Migrain bahkan menyerang wanita secara tidak proporsional, yang kerap terjadi antara tiga hingga empat kali lebih sering jika dibandingkan pria.
Pada tahun 2019, sekitar 195.702.169 pasien migrain dan 291.924.564 pasien sakit kepala tegang (tension-type headache) tinggal di Asia Timur yang bukan merupakan negara berpenghasilan tinggi, dan 113.401.792 pasien migrain dan 179.938.449 pasien TTH tinggal di Asia Tenggara yang bukan merupakan negara berpenghasilan tinggi.
Dalam hal negara dan wilayah tertentu, tingkat rata-rata migrain tertinggi adalah di Thailand. Rata-rata migrain dan sakit kepala tegang tertinggi adalah di Indonesia.
Advertisement
Era Baru Pengobatan Migrain
Persetujuan BPOM RI terhadap obat Rimegepant buatan Pfizer untuk migrain akut menandai dimulainya era baru pengobatan migrain.
"Ini memungkinkan para tenaga medis dan penyedia layanan kesehatan professional memberikan resep kepada pasien agar memeroleh satu jenis pengobatan untuk menyembuhkan dan mencegah serangan migrain di Indonesia,"
"Kemajuan pengobatan ini akan membantu penderita penyakit saraf guna menjalani hidup tanpa beban dari penyakit tersebut," tulis PT Pfizer Indonesia dalam keterangannya.
Rimegepant Disetujui Lebih dari 31 Negara
Hingga kini, Rimegepant telah disetujui di lebih dari 31 negara, termasuk di antaranya Amerika Serikat, Uni Eropa, dan Inggris.
Informasi Pfizer Global Regulatory Sciences: Worldwide Regulatory Status juga menyebut, permohonan persetujuan Rimegepant di beberapa negara lainnya juga sedang dikaji oleh otoritas setempat.
Serangan Berulang Sakit Kepala
Jurnal yang dipublikasikan di Biomed Central juga menulis, tahun 2018, International Classification of Headache Disorders edisi ke-3 (ICHD-3) mengklasifikasikan gangguan nyeri kepala primer menjadi empat subtipe, termasuk migrain, sakit kepala tegang (tension-type headache/TTH), cephalalgia otonom trigeminal, dan nyeri kepala primer lainnya.
Di antara mereka, migrain digambarkan sebagai gangguan kronis yang ditandai dengan serangan berulang sakit kepala sedang atau berat, bersamaan dengan gejala neurologis dan sistemik yang dapat dibalik, yang paling khas termasuk fotofobia (kondisi mata sakit), fonofobia (ketakutan, kecemasan), alodinia kulit, dan gejala gastrointestinal.
Konsumsi kafein dan alkohol, rutinitas harian yang penuh tekanan, kurang tidur, dan penggunaan obat-obatan yang berlebihan dapat menjadi pemicu kondisi ini.
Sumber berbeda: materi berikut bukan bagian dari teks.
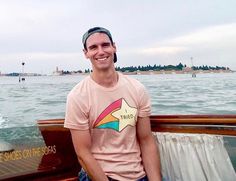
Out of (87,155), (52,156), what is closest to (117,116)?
(87,155)

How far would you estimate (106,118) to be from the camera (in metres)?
2.13

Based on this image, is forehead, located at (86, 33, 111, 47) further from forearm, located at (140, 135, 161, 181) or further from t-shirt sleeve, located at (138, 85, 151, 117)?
forearm, located at (140, 135, 161, 181)

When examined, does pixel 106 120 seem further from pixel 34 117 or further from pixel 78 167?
pixel 34 117

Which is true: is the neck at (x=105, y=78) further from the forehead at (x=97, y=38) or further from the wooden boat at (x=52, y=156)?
the wooden boat at (x=52, y=156)

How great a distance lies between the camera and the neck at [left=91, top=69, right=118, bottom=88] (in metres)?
2.14

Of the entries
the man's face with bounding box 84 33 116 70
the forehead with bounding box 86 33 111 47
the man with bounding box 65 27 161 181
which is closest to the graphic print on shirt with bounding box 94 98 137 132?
the man with bounding box 65 27 161 181

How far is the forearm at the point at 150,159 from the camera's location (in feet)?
7.20

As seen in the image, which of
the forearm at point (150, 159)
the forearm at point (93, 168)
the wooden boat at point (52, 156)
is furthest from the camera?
the wooden boat at point (52, 156)

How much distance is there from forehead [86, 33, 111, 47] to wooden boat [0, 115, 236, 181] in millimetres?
789

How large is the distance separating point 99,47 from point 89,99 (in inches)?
13.0

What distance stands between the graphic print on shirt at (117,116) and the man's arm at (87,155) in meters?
0.11

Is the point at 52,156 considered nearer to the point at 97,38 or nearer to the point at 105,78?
the point at 105,78

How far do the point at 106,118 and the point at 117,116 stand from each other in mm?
74

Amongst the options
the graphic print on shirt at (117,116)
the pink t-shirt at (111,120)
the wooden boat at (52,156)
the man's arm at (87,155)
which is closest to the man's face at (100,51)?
the pink t-shirt at (111,120)
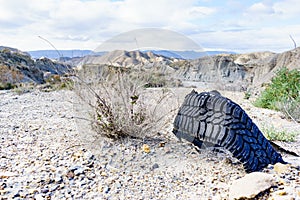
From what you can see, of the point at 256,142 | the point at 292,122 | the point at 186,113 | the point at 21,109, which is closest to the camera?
the point at 256,142

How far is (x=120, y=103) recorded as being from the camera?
3605 mm

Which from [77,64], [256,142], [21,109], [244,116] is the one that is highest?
[77,64]

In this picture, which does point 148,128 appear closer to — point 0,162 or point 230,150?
point 230,150

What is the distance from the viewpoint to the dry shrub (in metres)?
3.59

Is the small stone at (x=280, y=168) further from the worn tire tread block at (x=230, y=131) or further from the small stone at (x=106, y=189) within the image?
the small stone at (x=106, y=189)

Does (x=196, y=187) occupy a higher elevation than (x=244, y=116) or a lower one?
lower

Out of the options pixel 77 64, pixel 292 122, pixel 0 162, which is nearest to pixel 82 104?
pixel 77 64

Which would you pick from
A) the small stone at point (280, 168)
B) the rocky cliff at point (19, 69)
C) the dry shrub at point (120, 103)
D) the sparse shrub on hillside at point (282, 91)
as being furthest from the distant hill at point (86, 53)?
the rocky cliff at point (19, 69)

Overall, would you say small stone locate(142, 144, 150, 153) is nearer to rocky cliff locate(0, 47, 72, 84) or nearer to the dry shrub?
the dry shrub

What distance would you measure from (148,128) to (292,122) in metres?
3.59

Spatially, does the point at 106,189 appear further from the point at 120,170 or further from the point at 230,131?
the point at 230,131

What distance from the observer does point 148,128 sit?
3.67 m

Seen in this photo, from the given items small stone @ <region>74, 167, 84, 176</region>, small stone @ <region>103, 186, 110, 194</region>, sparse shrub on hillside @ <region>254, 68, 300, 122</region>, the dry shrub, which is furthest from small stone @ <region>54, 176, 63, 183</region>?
sparse shrub on hillside @ <region>254, 68, 300, 122</region>

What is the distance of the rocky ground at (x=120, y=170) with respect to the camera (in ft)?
8.87
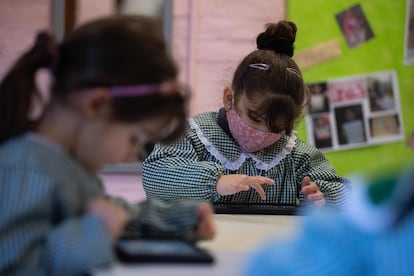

TTH, sebagai gangguan neurologis yang paling umum di seluruh dunia, memiliki ciri-ciri sakit kepala berlapis.
Terkadang seperti ikat kepala dengan intensitas ringan hingga sedang, tetapi tanpa gejala neurologis yang signifikan. Faktor pencetus TTH mirip dengan migrain. Namun, tidur yang cukup, pengobatan yang tepat, postur tubuh, dan pijatan dapat membantu meringankan rasa sakit pada pasien TTH.